-- start Exercise material --

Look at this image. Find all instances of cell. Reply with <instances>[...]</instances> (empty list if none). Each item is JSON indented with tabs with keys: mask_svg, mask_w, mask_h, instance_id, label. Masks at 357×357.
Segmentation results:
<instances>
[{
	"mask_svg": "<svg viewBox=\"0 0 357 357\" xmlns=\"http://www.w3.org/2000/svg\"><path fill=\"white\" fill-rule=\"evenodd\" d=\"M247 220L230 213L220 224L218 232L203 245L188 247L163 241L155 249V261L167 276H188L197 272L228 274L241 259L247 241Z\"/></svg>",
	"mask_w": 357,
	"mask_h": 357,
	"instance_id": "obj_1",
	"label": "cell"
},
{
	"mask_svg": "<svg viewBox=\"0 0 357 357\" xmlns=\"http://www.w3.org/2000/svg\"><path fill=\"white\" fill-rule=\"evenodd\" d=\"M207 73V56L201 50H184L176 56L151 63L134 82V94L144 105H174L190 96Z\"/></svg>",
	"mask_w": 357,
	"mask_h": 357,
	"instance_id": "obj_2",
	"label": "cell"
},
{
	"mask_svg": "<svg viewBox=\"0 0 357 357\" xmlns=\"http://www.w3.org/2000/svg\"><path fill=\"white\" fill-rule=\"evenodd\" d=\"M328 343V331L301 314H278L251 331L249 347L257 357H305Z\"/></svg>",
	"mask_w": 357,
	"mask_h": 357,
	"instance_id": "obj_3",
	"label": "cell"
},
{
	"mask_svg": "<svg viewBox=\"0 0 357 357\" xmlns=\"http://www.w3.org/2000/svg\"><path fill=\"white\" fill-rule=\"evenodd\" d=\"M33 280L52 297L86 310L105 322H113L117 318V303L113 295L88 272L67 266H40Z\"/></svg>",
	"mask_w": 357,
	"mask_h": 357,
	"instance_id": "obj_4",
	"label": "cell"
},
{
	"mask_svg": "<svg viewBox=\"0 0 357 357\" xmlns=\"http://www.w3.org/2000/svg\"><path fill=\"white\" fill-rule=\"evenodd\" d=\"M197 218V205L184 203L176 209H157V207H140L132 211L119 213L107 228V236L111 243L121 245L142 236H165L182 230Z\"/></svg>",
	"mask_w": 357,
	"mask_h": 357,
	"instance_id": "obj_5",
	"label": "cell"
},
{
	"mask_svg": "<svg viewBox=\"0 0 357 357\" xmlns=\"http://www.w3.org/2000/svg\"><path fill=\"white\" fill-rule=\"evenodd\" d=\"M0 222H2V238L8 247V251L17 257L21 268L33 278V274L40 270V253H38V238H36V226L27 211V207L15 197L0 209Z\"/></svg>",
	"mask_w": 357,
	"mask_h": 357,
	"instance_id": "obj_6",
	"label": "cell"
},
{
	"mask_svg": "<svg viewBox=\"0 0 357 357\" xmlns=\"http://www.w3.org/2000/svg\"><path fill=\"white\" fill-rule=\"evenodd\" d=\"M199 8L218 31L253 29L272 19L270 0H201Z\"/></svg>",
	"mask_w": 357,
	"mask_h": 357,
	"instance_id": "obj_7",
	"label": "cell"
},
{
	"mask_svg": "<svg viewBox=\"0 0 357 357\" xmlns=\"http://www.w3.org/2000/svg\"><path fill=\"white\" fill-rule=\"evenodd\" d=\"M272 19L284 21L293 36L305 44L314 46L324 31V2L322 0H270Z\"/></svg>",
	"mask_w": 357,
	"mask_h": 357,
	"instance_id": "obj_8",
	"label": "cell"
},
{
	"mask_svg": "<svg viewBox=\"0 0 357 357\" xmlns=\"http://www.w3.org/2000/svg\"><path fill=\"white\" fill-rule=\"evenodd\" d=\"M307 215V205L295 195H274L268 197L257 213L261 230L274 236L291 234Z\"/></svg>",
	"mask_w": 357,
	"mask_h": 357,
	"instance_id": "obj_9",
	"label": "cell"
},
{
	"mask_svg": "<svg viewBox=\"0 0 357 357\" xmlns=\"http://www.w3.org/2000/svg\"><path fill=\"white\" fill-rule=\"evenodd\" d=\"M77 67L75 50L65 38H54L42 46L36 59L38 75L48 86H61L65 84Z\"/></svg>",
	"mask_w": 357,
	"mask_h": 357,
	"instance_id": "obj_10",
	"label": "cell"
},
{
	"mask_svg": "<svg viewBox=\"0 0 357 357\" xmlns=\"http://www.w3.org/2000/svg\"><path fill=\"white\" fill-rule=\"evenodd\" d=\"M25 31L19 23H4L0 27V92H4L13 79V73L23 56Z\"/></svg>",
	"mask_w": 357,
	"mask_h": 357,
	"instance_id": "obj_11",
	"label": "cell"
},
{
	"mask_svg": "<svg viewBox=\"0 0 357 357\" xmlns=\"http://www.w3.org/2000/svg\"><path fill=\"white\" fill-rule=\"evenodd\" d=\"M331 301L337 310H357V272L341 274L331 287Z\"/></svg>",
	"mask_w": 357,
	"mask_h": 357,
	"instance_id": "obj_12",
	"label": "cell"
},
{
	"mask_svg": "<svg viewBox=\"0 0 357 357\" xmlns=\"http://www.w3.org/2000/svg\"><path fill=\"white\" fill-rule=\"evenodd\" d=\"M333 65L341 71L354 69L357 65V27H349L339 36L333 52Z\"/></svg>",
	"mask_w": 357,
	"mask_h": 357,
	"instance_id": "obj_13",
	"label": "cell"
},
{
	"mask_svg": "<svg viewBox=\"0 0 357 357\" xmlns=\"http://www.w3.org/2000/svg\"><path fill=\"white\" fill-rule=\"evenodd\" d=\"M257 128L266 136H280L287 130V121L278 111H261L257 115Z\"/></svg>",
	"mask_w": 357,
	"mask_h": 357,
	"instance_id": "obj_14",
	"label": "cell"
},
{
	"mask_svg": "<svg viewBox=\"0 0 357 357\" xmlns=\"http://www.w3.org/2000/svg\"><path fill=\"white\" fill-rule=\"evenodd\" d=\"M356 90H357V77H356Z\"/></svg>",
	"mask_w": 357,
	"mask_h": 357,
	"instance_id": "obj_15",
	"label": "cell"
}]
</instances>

-- end Exercise material --

◆ Written task
Keep only the lines above that contain the string "instances". Case counts.

◆ Output for this exercise
Look at this image. Find all instances of cell. Reply with <instances>[...]</instances> (empty list if none). Each item is JSON indented with tabs with keys: mask_svg, mask_w, mask_h, instance_id, label. Masks at 357×357.
<instances>
</instances>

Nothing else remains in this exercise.